La femme regarde l'homme et elle croit le choisir. L'homme n'attend que cela, agenouillé pour la cause, mais tout est joué d'avance, sinon l'humanité se perdrait à jamais. Cette conclusion est le message même du tableau, message inscrit dans les regards des personnages encore loin du baptême. Car tout ici est affaire de distance : tant que je suis éloigné du baptême, je ne suis qu'un homme perdu qui ne sait pas où regarder. Je ne vous parle pas évidemment des serviteurs de Dieu mais des autres jeunes gens, dans la file d'attente, qui seront concernés un jour où l'autre par le sacrement. Ils sont là, présents physiquement, mais leurs yeux errent comme des âmes en peine. Aucun ne regarde le baptisé agenouillé alors que c'est la scène où tout se joue! Tous ces jeunes gens sont encore bien trop loin de pouvoir épouser la cause d'une femme, c'est à dire celle du Seigneur. Même nos deux autres candidats néophytes plus ou moins dévêtus font pâle figure. Le plus intéressant est celui qui attend déjà entièrement déshabillé à droite. Il a beau être le suivant, il est encore bien loin du compte. La proximité spatio-temporelle avec le baptisé n'en fait pas pour autant un homme déjà prêt à servir la cause. Regardons le attentivement : il tremble, sans doute de froid... Ce néophyte est le premier homme qui grelotte dans l'histoire de la peinture. Il est déjà un peu moins bien bâti que le premier, certes déjà géniteur potentiel, mais pâlichon, et avec un regard qui se perd au loin, dans l'indéterminé. Notre bel homme à genoux dans le fleuve, la tête trempée, dégage-t-il la moindre impression de tremblement ? Non, celui-ci n'aura plus jamais froid.
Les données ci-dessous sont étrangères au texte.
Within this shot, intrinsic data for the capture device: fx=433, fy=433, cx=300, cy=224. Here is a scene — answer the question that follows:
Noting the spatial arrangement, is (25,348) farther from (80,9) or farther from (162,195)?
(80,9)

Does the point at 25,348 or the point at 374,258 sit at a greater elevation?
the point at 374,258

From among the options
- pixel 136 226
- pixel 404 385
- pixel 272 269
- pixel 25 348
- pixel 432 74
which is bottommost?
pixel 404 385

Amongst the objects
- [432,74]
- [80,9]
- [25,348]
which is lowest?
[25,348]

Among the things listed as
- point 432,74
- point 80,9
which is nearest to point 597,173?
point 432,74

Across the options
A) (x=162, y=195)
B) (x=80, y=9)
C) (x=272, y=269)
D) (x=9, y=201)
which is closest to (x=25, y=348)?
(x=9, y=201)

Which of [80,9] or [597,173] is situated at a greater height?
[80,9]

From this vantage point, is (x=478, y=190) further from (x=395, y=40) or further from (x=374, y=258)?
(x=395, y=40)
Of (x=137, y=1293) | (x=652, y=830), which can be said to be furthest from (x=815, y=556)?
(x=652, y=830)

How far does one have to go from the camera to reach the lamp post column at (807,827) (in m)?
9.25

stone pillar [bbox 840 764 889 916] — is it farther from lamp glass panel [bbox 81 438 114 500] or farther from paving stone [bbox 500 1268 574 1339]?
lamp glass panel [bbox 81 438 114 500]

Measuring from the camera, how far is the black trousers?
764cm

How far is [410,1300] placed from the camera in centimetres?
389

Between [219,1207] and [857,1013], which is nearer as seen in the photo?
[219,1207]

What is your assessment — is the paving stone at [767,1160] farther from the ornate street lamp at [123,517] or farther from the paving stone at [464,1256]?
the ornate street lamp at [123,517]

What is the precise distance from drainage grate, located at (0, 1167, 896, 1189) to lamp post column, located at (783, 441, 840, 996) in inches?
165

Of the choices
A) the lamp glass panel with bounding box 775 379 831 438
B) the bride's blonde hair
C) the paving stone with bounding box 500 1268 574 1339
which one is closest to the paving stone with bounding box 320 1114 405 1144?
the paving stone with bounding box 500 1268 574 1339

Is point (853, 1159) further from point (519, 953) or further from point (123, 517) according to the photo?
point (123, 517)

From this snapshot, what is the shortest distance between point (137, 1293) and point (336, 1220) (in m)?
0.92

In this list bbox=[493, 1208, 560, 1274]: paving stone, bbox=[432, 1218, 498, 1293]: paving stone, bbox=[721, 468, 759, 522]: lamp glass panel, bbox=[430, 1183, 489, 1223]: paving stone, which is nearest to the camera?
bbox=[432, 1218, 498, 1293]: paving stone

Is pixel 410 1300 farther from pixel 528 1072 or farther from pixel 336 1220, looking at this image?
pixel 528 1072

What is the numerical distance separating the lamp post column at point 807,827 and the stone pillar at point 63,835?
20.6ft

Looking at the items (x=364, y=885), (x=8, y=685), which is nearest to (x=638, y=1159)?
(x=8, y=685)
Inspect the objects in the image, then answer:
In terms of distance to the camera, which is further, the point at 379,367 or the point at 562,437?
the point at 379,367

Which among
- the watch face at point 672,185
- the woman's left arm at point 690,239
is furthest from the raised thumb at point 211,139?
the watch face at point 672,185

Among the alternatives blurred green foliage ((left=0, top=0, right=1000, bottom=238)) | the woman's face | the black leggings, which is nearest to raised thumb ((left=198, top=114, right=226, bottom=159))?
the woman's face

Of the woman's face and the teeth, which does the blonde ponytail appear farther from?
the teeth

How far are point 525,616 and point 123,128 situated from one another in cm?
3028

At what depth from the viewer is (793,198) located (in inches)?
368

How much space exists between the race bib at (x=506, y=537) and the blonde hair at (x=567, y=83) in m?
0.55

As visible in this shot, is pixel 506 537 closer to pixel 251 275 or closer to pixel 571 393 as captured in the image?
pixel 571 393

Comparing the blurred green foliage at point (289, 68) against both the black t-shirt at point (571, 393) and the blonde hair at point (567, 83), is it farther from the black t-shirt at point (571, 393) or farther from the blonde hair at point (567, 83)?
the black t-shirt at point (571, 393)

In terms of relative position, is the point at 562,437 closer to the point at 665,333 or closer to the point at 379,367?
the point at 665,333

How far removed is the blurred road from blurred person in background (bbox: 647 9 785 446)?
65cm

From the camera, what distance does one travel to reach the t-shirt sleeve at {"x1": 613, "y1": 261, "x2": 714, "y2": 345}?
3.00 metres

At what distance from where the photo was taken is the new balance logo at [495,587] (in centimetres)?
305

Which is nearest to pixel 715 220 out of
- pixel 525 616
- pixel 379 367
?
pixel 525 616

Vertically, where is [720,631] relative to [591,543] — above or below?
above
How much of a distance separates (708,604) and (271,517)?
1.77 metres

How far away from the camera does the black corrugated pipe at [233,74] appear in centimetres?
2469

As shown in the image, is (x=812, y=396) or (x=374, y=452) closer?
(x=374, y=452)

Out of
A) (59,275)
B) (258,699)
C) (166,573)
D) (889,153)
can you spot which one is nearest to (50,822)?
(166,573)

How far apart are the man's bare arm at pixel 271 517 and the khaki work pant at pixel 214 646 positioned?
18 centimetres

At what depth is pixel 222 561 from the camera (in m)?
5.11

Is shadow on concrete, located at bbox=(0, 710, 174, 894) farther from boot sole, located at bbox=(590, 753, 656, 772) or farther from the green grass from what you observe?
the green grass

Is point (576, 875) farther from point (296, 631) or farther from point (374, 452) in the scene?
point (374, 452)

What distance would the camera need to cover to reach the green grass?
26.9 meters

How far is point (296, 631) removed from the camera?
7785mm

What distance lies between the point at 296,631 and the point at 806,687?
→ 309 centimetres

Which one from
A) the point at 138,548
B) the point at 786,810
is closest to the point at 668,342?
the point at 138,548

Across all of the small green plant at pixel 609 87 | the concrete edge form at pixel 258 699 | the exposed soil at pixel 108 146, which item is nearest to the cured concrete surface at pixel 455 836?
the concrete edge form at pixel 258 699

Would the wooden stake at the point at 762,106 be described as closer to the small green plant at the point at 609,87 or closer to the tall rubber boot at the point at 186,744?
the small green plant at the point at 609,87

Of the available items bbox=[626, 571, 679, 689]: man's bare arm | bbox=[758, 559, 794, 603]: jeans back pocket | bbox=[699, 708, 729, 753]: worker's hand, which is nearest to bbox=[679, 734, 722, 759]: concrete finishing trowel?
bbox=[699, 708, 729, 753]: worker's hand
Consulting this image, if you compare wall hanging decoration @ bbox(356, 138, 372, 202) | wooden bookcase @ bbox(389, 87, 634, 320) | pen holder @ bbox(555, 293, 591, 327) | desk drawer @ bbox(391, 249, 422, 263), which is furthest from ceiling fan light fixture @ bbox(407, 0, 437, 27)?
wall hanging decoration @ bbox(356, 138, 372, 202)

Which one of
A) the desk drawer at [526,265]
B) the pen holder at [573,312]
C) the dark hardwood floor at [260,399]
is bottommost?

Moralité : tant que je ne me serai pas agenouillé devant la cause du Seigneur, jusqu'au dernier moment, je grelotterai. Et plus je me tiendrai éloigné du baptême, plus je serai loin de la cause, perdu et hagard. Masaccio a peint un très bel homme, il a été le premier peintre à avoir donné vie et désir à l'homme et à la femme. Son "Adam et Eve chassés du Paradis", restauré en 1980 et montrant Adam dans son plus simple appareil, est également sans équivoque.